What We Know About Climate Change

What We Know About Climate Change, 2nd Edition
by Kerry Emanuel
The MIT Press, 2012.
93 pages (Kindle)

Available
Amazon

In this second edition of What We Know About Climate Change, Kerry Emanuel, Professor of Atmospheric Science in the Department of Earth, Atmospheric, and Planetary Science at MIT, brings the climate controversy down to earth.

Emanuel is a sort of unicorn among climate scientists; he is a Ronald Reagan-loving Republican. As he sees it though, being Republican shouldn’t be synonymous with being anti-science.

The Republican Party has a respectable track record in protecting the environment, from Abraham Lincoln’s deeding of Yosemite Valley to California, to Richard Nixon’s establishment of the Environmental Protection Agency and signing of the Clean Air Act, to Ronald Reagan’s strong advocacy of the Montreal Protocol, which sought to protect the ozone layer, and George H. W. Bush’s support of the United Nations Framework Convention on Climate Change and the historic 1990 amendments to the Clean Air Act.

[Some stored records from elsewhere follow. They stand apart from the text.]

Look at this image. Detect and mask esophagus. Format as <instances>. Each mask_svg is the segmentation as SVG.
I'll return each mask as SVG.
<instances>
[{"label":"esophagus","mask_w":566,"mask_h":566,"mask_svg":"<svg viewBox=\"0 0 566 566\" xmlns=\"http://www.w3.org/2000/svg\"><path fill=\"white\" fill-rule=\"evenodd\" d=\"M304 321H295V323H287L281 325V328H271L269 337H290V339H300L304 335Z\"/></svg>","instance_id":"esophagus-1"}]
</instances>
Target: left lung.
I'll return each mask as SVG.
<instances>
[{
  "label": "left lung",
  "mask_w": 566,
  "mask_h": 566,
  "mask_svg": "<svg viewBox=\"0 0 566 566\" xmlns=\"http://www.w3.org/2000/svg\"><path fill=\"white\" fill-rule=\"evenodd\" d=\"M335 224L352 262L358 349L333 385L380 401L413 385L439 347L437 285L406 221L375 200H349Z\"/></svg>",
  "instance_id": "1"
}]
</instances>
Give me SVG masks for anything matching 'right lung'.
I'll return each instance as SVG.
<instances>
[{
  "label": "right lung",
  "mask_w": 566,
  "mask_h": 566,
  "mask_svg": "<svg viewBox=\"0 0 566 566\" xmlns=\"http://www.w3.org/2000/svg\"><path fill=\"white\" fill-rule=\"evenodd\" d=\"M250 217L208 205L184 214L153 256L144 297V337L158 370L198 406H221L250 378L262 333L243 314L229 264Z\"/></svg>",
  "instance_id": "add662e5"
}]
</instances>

Emanuel sees the issue of climate science as having a close tie to traditional Republican values. Few conservatives, he writes, “can be happy about our current dependence on foreign oil,” or “be comfortable with taxpayer subsidies of fossil fuels or the absorption of coal externalities into the price of health care.” Nevertheless, things are not likely to change so as long as voters “continue to elect scientific illiterates such as James Inhofe.” Inhofe believes that climate change is the “greatest hoax” ever perpetrated on the American people.

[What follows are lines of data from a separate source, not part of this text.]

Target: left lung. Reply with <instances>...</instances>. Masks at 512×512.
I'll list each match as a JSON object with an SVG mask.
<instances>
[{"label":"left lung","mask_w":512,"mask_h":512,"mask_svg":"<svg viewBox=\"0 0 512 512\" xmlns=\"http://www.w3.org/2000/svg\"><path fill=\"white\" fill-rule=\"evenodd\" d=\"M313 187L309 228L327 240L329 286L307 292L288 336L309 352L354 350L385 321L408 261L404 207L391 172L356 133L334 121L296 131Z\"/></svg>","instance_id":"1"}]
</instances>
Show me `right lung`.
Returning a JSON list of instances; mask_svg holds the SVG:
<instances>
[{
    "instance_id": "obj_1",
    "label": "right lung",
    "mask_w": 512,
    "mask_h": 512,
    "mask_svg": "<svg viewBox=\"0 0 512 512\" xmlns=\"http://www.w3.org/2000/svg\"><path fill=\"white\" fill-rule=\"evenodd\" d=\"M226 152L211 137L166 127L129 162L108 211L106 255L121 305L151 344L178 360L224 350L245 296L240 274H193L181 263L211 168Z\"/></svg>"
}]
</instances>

What We Know About Climate Change is ultimately not a polemical volume though, nor is it designed as a defense against denialists. It’s far too slim for that ambitious of a project and a very approachable read. What Emanuel does in this book is to give the reader an accessible overview of climate science. He shows where there is a consensus and why, where there are some disagreements, and where further work is needed.

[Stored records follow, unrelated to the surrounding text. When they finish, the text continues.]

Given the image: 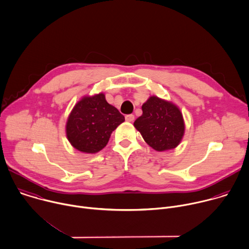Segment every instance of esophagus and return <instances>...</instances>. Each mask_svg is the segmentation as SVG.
Wrapping results in <instances>:
<instances>
[{"label":"esophagus","instance_id":"obj_1","mask_svg":"<svg viewBox=\"0 0 249 249\" xmlns=\"http://www.w3.org/2000/svg\"><path fill=\"white\" fill-rule=\"evenodd\" d=\"M125 119H126V121H128V122H133V121L135 120V115H133V114L126 115V116H125Z\"/></svg>","mask_w":249,"mask_h":249}]
</instances>
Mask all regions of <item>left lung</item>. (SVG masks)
<instances>
[{
	"label": "left lung",
	"instance_id": "obj_1",
	"mask_svg": "<svg viewBox=\"0 0 249 249\" xmlns=\"http://www.w3.org/2000/svg\"><path fill=\"white\" fill-rule=\"evenodd\" d=\"M142 114L134 122L145 142L157 151L175 148L182 141L185 123L182 112L172 103L150 97L142 107Z\"/></svg>",
	"mask_w": 249,
	"mask_h": 249
}]
</instances>
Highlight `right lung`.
<instances>
[{
    "label": "right lung",
    "instance_id": "right-lung-1",
    "mask_svg": "<svg viewBox=\"0 0 249 249\" xmlns=\"http://www.w3.org/2000/svg\"><path fill=\"white\" fill-rule=\"evenodd\" d=\"M124 121V116L107 102L103 93L84 97L68 116L66 136L79 151L96 153L107 144L111 133Z\"/></svg>",
    "mask_w": 249,
    "mask_h": 249
}]
</instances>
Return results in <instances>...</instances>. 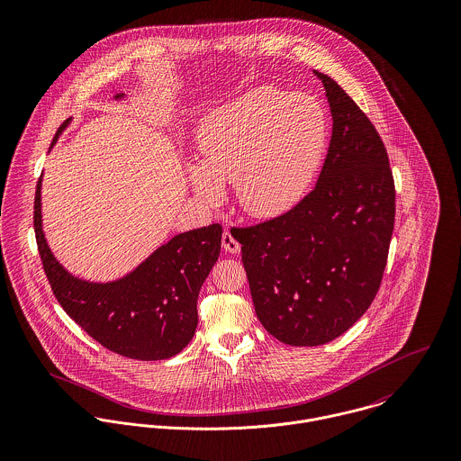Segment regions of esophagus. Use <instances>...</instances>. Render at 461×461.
<instances>
[{
    "label": "esophagus",
    "mask_w": 461,
    "mask_h": 461,
    "mask_svg": "<svg viewBox=\"0 0 461 461\" xmlns=\"http://www.w3.org/2000/svg\"><path fill=\"white\" fill-rule=\"evenodd\" d=\"M221 245H223V250L229 252V254H240L241 252V245L238 243V240L232 236L230 230H225L223 236H221Z\"/></svg>",
    "instance_id": "obj_1"
}]
</instances>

“Certain findings are not in dispute,” says Emanuel. For example, “Atmospheric concentrations of key greenhouse gases— carbon dioxide, methane, ozone, and nitrous oxide— are increasing, driven by the burning of fossil fuels and biomass. Carbon dioxide has increased from its pre-industrial level of about 280 parts per million to about 396 parts per million today, an increase of about 40 percent.”

“Sea level has risen by about four inches over the past 60 years,” he adds, “A little more than an inch of this rise occurred during the past decade.”

He lays out the three major categories for handling the issue of climate change (including their pros and cons) as mitigation, adaptation, and geoengineering—the first he sees as having “the most straightforward effect on climate because it attacks the source of the problem.”

What I appreciated about the volume was its overall straight-forwardness. He lets the reader in on how scientists approach the work of science, explaining the peer-review process and why it is necessary. “Science proceeds by continually testing and discarding or refining hypotheses, a process greatly aided by the naturally skeptical disposition of scientists…Partisanship— whatever its source— is likely to be detected by our colleagues and hurt our credibility, the true stock of the trade.”

Now if only the Republican party could have its own climate change and start listening to individuals like Kerry Emanuel, then there might be a chance that our future grandchildren will have less of our mess to pick up.